▸ **Reading text**:

LoRA (Low-Rank Adaptation)

Overview

Most popular PEFT technique. (See Fine-Tuning Overview)

Concept: Instead of updating a massive weight matrix $W$ , LoRA injects two small matrices, $A$ and $B$ , next to it.
- The new output is $h = W_{0} x + B A x$ .
  - $W_{0}$ is frozen (the original model).
  - $A$ and $B$ are trainable “adapter” matrices.
Result: You can fine-tune a 70B model on a single consumer GPU because you are only training <1% of the parameters.

Low Intrinsic Rank Hypothesis

When we fine-tune a massive model (e.g., 70 Billion parameters), we are updating the weights to adapt to a new task. The authors of the LoRA paper hypothesized that weight updates are not random; they are highly correlated. If a model needs to learn to “speak like a pirate,” it doesn’t need to change every single neuron independently. The changes required to the weight matrices actually reside in a lower-dimensional space. This is called the low intrinsic rank hypothesis.

Mathematical Foundation

In a standard dense layer of a neural network, you have a pre-trained weight matrix $W_{0}$

In Full Fine-Tuning, you calculate a weight update $Δ W$ that is the same size as $W_{0}$ .

$W_{n e w} = W_{0} + Δ W$

In LoRA, we freeze $W_{0}$ . We do not calculate $Δ W$ directly. Instead, we decompose $Δ W$ into two significantly smaller matrices, $A$ and $B$ .

$W_{0}$ (Frozen): The original model weights
$A$ (Trainable): The “down-projection” matrix
$B$ (Trainable): The “up-projection” matrix

The input $x$ passes through both paths effectively:

$h = W_{0} x + B A x$

Compression

Let’s assume our base layer $W_{0}$ has dimensions $d \times k$ (where $d$ is the output dimension and $k$ is the input dimension). In standard fine-tuning, the update matrix $Δ W$ must also be $d \times k$ .

In LoRA, we choose a Rank ( $r$ ). This is a hyperparameter you control (typically very small, e.g., 8, 16, or 64).

The adapter matrices are:

Matrix $B$ : Dimensions $d \times r$
Matrix $A$ : Dimensions $r \times k$

When we multiply $B \times A$ , the resulting dimension is $(d \times r) \times (r \times k) = d \times k$ .

Therefore, the product $B A$ has the exact same shape as the original weights $W_{0}$ , allowing them to be added together. But the number of trainable weights are significantly smaller since the Rank ( $r$ ) is small.

Usually the trainable weights are kept to be ~1% of the total parameters.

Initialization

When training starts, we want the model to behave exactly like the pre-trained model (so we don’t break it immediately).

Matrix $A$ is initialized with random Gaussian initialization.
Matrix $B$ is initialized to zeros. Therefore, at step 0:

$B A x = 0 \cdot A \cdot x = 0$

$h = W_{0} x + 0$

i.e. The model starts exactly at the pre-trained baseline.

The Scaling Factor ( $α$ )

▸ **Dataset content**:
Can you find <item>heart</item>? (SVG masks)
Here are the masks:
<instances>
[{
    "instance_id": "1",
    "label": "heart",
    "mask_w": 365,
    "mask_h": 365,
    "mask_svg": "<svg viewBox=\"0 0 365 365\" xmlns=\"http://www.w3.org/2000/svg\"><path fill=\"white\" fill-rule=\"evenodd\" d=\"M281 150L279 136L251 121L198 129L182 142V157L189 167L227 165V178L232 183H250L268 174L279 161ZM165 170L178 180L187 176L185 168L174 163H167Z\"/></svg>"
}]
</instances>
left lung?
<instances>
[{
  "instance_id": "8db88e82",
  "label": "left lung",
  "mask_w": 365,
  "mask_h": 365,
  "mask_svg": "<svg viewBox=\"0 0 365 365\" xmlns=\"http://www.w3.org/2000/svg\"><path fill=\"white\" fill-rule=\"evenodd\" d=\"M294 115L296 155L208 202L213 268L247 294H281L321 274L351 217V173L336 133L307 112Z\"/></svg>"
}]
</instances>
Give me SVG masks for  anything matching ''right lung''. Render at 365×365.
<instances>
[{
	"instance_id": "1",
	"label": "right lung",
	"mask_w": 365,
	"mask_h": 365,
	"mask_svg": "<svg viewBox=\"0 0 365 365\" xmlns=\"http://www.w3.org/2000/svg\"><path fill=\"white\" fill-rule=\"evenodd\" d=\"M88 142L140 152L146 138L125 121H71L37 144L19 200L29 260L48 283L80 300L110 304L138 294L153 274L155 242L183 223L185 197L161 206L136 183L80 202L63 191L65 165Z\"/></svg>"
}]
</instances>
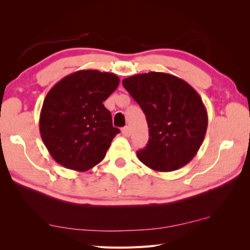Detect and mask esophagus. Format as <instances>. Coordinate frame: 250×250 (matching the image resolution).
I'll use <instances>...</instances> for the list:
<instances>
[{"mask_svg":"<svg viewBox=\"0 0 250 250\" xmlns=\"http://www.w3.org/2000/svg\"><path fill=\"white\" fill-rule=\"evenodd\" d=\"M121 132H122V135L125 137H129L131 134V129L129 128V126H125V128H122Z\"/></svg>","mask_w":250,"mask_h":250,"instance_id":"esophagus-1","label":"esophagus"}]
</instances>
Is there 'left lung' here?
I'll list each match as a JSON object with an SVG mask.
<instances>
[{
    "mask_svg": "<svg viewBox=\"0 0 250 250\" xmlns=\"http://www.w3.org/2000/svg\"><path fill=\"white\" fill-rule=\"evenodd\" d=\"M146 116L149 140L136 152L157 172H172L188 164L199 151L207 130V111L199 93L184 79L149 72L122 81Z\"/></svg>",
    "mask_w": 250,
    "mask_h": 250,
    "instance_id": "left-lung-1",
    "label": "left lung"
}]
</instances>
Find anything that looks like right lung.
<instances>
[{
  "instance_id": "add662e5",
  "label": "right lung",
  "mask_w": 250,
  "mask_h": 250,
  "mask_svg": "<svg viewBox=\"0 0 250 250\" xmlns=\"http://www.w3.org/2000/svg\"><path fill=\"white\" fill-rule=\"evenodd\" d=\"M113 73L82 70L63 77L47 93L40 115L42 140L60 166L86 172L103 160L114 128L104 101L119 84Z\"/></svg>"
}]
</instances>
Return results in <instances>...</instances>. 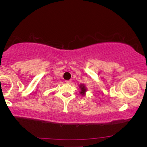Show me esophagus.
I'll use <instances>...</instances> for the list:
<instances>
[{"mask_svg":"<svg viewBox=\"0 0 147 147\" xmlns=\"http://www.w3.org/2000/svg\"><path fill=\"white\" fill-rule=\"evenodd\" d=\"M65 82L67 84H71V80H65Z\"/></svg>","mask_w":147,"mask_h":147,"instance_id":"34e87169","label":"esophagus"}]
</instances>
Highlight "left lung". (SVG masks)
Masks as SVG:
<instances>
[{"mask_svg":"<svg viewBox=\"0 0 147 147\" xmlns=\"http://www.w3.org/2000/svg\"><path fill=\"white\" fill-rule=\"evenodd\" d=\"M80 88L81 89V91H80V94L82 95H84L86 93V91H87V89L86 88V86L84 85V84H81V85H80Z\"/></svg>","mask_w":147,"mask_h":147,"instance_id":"left-lung-1","label":"left lung"}]
</instances>
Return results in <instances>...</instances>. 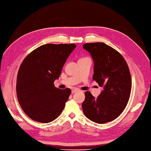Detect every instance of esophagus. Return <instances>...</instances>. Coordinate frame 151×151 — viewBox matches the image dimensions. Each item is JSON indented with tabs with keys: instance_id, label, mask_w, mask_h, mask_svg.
Wrapping results in <instances>:
<instances>
[{
	"instance_id": "34e87169",
	"label": "esophagus",
	"mask_w": 151,
	"mask_h": 151,
	"mask_svg": "<svg viewBox=\"0 0 151 151\" xmlns=\"http://www.w3.org/2000/svg\"><path fill=\"white\" fill-rule=\"evenodd\" d=\"M79 91V89H78L73 88L72 89H71V93H76V92H77V91Z\"/></svg>"
}]
</instances>
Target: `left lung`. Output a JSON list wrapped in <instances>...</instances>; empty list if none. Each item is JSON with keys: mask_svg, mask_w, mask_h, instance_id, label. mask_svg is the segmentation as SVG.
<instances>
[{"mask_svg": "<svg viewBox=\"0 0 151 151\" xmlns=\"http://www.w3.org/2000/svg\"><path fill=\"white\" fill-rule=\"evenodd\" d=\"M93 60V80L103 88L97 97L85 93L82 103L84 115L97 123L115 119L123 111L129 99L131 78L128 65L122 55L103 42L83 45Z\"/></svg>", "mask_w": 151, "mask_h": 151, "instance_id": "left-lung-1", "label": "left lung"}]
</instances>
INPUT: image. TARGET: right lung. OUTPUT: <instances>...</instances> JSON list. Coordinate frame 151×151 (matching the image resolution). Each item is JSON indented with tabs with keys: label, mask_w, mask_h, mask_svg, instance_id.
<instances>
[{
	"label": "right lung",
	"mask_w": 151,
	"mask_h": 151,
	"mask_svg": "<svg viewBox=\"0 0 151 151\" xmlns=\"http://www.w3.org/2000/svg\"><path fill=\"white\" fill-rule=\"evenodd\" d=\"M76 45L44 44L28 55L20 66L17 81L18 100L29 117L47 123L64 109L71 89L54 85Z\"/></svg>",
	"instance_id": "1"
}]
</instances>
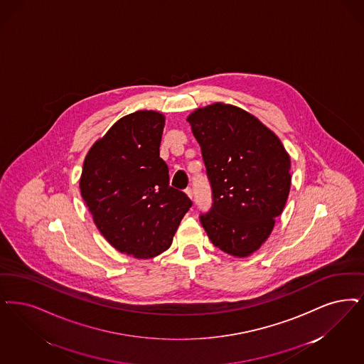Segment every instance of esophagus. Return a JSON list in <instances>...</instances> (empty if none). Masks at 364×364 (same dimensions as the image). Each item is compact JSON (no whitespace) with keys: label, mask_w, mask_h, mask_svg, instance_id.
<instances>
[{"label":"esophagus","mask_w":364,"mask_h":364,"mask_svg":"<svg viewBox=\"0 0 364 364\" xmlns=\"http://www.w3.org/2000/svg\"><path fill=\"white\" fill-rule=\"evenodd\" d=\"M186 193H187V195H188V198H191V199H192V189L189 188H187L186 189Z\"/></svg>","instance_id":"1"}]
</instances>
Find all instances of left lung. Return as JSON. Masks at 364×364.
Masks as SVG:
<instances>
[{"label": "left lung", "instance_id": "obj_1", "mask_svg": "<svg viewBox=\"0 0 364 364\" xmlns=\"http://www.w3.org/2000/svg\"><path fill=\"white\" fill-rule=\"evenodd\" d=\"M187 120L213 189L202 226L220 250L247 257L265 242L286 205L290 156L272 131L238 107L215 102Z\"/></svg>", "mask_w": 364, "mask_h": 364}]
</instances>
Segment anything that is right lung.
<instances>
[{
  "instance_id": "right-lung-1",
  "label": "right lung",
  "mask_w": 364,
  "mask_h": 364,
  "mask_svg": "<svg viewBox=\"0 0 364 364\" xmlns=\"http://www.w3.org/2000/svg\"><path fill=\"white\" fill-rule=\"evenodd\" d=\"M165 117L136 111L119 119L87 151L80 189L105 240L122 253L151 259L171 247L192 202L169 186L160 157Z\"/></svg>"
}]
</instances>
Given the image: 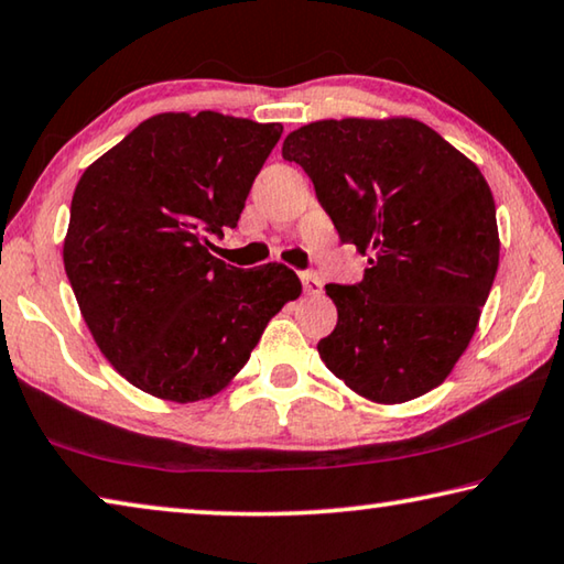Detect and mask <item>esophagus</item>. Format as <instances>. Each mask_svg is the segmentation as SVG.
Returning a JSON list of instances; mask_svg holds the SVG:
<instances>
[{"mask_svg": "<svg viewBox=\"0 0 564 564\" xmlns=\"http://www.w3.org/2000/svg\"><path fill=\"white\" fill-rule=\"evenodd\" d=\"M301 281H303V291L308 295H321L323 293V283L318 281V275L301 273Z\"/></svg>", "mask_w": 564, "mask_h": 564, "instance_id": "34e87169", "label": "esophagus"}]
</instances>
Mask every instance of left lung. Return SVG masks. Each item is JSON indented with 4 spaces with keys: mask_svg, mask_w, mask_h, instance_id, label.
I'll list each match as a JSON object with an SVG mask.
<instances>
[{
    "mask_svg": "<svg viewBox=\"0 0 564 564\" xmlns=\"http://www.w3.org/2000/svg\"><path fill=\"white\" fill-rule=\"evenodd\" d=\"M343 243L368 256L356 285L328 283L338 323L321 360L352 393L405 403L451 376L480 321L500 261L488 181L408 117L323 119L291 131Z\"/></svg>",
    "mask_w": 564,
    "mask_h": 564,
    "instance_id": "obj_1",
    "label": "left lung"
}]
</instances>
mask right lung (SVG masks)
Here are the masks:
<instances>
[{
    "label": "right lung",
    "instance_id": "obj_1",
    "mask_svg": "<svg viewBox=\"0 0 564 564\" xmlns=\"http://www.w3.org/2000/svg\"><path fill=\"white\" fill-rule=\"evenodd\" d=\"M281 131L218 111L156 113L76 184L66 279L104 358L144 393L216 395L301 295L283 263L234 269L208 241L236 228Z\"/></svg>",
    "mask_w": 564,
    "mask_h": 564
}]
</instances>
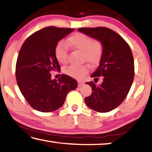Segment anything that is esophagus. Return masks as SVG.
Here are the masks:
<instances>
[{
    "label": "esophagus",
    "mask_w": 152,
    "mask_h": 152,
    "mask_svg": "<svg viewBox=\"0 0 152 152\" xmlns=\"http://www.w3.org/2000/svg\"><path fill=\"white\" fill-rule=\"evenodd\" d=\"M84 84V82L82 81H80V80H78V86H81L82 84Z\"/></svg>",
    "instance_id": "esophagus-1"
}]
</instances>
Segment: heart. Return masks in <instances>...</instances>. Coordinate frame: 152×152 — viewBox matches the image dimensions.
Returning <instances> with one entry per match:
<instances>
[{
	"mask_svg": "<svg viewBox=\"0 0 152 152\" xmlns=\"http://www.w3.org/2000/svg\"><path fill=\"white\" fill-rule=\"evenodd\" d=\"M68 43L73 50L82 51V60L86 61L92 65H96L101 61L104 48L101 42L93 40L90 36L82 33H76L68 37ZM54 55L59 63L66 64L68 61V48L64 41L59 42L54 49ZM88 64L71 65L65 69L68 75L80 78L89 71Z\"/></svg>",
	"mask_w": 152,
	"mask_h": 152,
	"instance_id": "heart-1",
	"label": "heart"
}]
</instances>
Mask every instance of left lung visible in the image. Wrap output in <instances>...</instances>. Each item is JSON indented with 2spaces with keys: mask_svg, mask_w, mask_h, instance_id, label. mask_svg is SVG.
Returning a JSON list of instances; mask_svg holds the SVG:
<instances>
[{
  "mask_svg": "<svg viewBox=\"0 0 152 152\" xmlns=\"http://www.w3.org/2000/svg\"><path fill=\"white\" fill-rule=\"evenodd\" d=\"M78 31L99 40L104 48L99 68L91 75L97 80L103 76V82L101 85L86 82L92 94L84 101L95 111L109 112L122 103L132 85L135 67L132 50L121 36L109 28L81 27Z\"/></svg>",
  "mask_w": 152,
  "mask_h": 152,
  "instance_id": "obj_1",
  "label": "left lung"
}]
</instances>
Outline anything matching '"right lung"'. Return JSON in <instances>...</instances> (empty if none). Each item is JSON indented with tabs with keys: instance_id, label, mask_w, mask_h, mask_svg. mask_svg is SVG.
I'll use <instances>...</instances> for the list:
<instances>
[{
	"instance_id": "right-lung-1",
	"label": "right lung",
	"mask_w": 152,
	"mask_h": 152,
	"mask_svg": "<svg viewBox=\"0 0 152 152\" xmlns=\"http://www.w3.org/2000/svg\"><path fill=\"white\" fill-rule=\"evenodd\" d=\"M74 30L54 26L43 28L31 35L20 48L15 69L17 82L25 99L38 111L58 109L68 92L78 86L70 76L61 74L57 80H51L50 74L60 70L54 55L56 45Z\"/></svg>"
}]
</instances>
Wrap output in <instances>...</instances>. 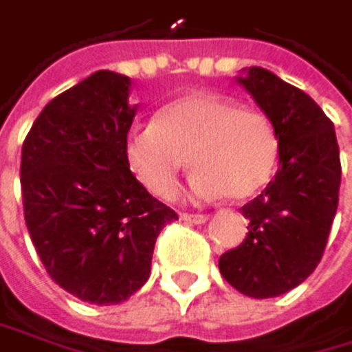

▸ **What to produce**:
Answer these questions from the LoRA text.
1. What example values does it give for the rank r?
2. To what value is matrix B initialized?
3. What name does it give to matrix A?
The records are not needed for this work.

▸ **Solution for this problem**:
1. 8, 16, or 64.
2. Zeros.
3. The "down-projection" matrix.